O direito à informação demanda o acesso sem entraves aos actos normativos produzidos pela Assembleia Nacional, pelo Presidente da República, seus
auxiliares e demais instituições do Estado, em observância ao Princípio da Publicidade, excepto nos casos de segredo de Estado e segredo de justiça.
Razão pela qual o artigo 125.º, n.º1, preconiza que o Presidente da República emite Decretos Legislativos Presidenciais, Decretos Legislativos Presidenciais Provisórios, Decretos Presidenciais e Despachos Presidenciais, que são publicados no Diário da República.
Por sua vez, o artigo 137.º estabelece que os Ministros de Estado e Ministros exaram Decretos Executivos e Despachos, que são publicados em Diário da República, enquanto o artigo 166.º, n.º1 assevera que a Assembleia Nacional emite Leis de Revisão Constitucional, Leis Orgânicas, Leis de Bases, Leis, Leis de Autorização Legislativa e Resoluções.
A publicação dos actos normativos supracitados em Diário da República obedece ao Princípio da Publicidade. Este Princípio pressupõe a obrigatoriedade da divulgação oficial dos actos normativos, o livre acesso dos cidadãos a informações, a transparência na actuação administrativa e o efeito dos actos normativos. Entretanto, o legislador constituinte foi omisso ao não dispor de maneira expressa esta obrigatoriedade aos actos emanados da Assembleia Nacional, tal como o fez com os actos normativos promulgados pelo Presidente da República e seus auxiliares.
Outro aspecto inquietante, refere-se ao facto de a publicação dos actos normativos em Diário da República não ser suficiente para assegurar a
observância do Princípio da Publicidade e o direito à informação, em razão do elevado custo do referido Diário, considerando-se o mísero salário-mínimo e o elevadíssimo custo de vida em Angola.
Acresce-se a isso, o facto de um grupo de empresas ter se arrogado o direito de comercializar a produção legislativa nacional. Isto é, empresas como
LexLink, LegisPalop, etc., cobram elevadas somas para que os operadores do direito e demais cidadãos tenham acesso irrestrito aos actos normativos
produzidos por servidores públicos, sustentados com dinheiro público. Trata-se de flagrante dupla extorsão!
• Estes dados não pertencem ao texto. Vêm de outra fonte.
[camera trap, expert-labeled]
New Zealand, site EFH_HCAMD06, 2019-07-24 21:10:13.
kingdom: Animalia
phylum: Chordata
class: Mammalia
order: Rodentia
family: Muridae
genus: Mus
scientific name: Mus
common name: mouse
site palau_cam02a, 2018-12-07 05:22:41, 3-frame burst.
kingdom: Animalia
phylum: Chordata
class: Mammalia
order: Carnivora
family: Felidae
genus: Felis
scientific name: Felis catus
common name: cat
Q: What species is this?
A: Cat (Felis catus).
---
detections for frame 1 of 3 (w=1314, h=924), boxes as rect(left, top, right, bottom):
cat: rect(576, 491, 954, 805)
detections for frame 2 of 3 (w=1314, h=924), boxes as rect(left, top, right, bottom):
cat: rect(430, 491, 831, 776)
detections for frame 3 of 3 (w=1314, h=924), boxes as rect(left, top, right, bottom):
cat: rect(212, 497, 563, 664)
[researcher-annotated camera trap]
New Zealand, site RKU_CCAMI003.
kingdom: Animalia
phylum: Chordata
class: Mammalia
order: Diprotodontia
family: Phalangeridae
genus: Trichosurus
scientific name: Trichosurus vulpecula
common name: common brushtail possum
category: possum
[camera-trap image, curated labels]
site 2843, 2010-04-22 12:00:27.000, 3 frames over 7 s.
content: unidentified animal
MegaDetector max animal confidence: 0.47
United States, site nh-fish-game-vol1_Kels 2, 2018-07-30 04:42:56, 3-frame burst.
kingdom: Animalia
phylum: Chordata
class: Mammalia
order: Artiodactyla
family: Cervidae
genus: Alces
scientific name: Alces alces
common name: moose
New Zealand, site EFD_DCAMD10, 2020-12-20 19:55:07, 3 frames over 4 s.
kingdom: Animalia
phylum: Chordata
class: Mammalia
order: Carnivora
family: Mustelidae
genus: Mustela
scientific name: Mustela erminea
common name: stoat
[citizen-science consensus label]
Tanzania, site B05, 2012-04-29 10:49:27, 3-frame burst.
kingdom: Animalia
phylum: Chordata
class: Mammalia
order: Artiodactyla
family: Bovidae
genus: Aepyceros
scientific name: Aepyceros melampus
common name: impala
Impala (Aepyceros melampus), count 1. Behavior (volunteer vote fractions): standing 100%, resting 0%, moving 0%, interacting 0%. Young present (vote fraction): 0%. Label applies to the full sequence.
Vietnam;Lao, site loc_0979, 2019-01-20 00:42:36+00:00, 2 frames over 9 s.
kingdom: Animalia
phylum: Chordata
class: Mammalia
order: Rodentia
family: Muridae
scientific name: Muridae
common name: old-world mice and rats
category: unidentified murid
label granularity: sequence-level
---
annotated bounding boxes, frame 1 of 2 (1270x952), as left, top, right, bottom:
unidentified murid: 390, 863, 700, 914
Tais actos normativos deveriam estar disponíveis nas páginas da Assembleia Nacional e da Presidência da República. Por semelhante modo, os Acórdãos devidamente actualizados dos Tribunais Superiores devem estar disponíveis em suas páginas. De qualquer forma, muitos cidadãos continuarão alijados do direito à informação em função dos elevadíssimos custos dos serviços de internet no país. A despeito disto, urge a disponibilização de todos os actos normativos nas páginas das instituições que os emitem, a fim de assegurar e promover, neste aspecto, o direito à informação e a observância ao Princípio da Publicidade dos actos normativos. Importa rememorar que constitui tarefa do Estado assegurar e promover o direito à informação. Pois, as tarefas do Estado, não constituem “simples programas”, “exortações morais”, “declarações”, “sentenças políticas”, “promessas”, “apelos ao legislador”, “programas futuros” juridicamente desprovidos de vinculação. Na verdade, possuem um valor jurídico semelhante aos demais preceitos constitucionais, sendo, portanto, obrigatórias, vinculando o legislador, de forma permanente, à sua realização, assim como dos órgãos concretizadores, devendo estes tomá-las em consideração como directivas materiais permanentes, em qualquer dos momentos da actividade concretizadora, tal como observa José Joaquim Gomes Canotilho, em sua obra Direito Constitucional (1993).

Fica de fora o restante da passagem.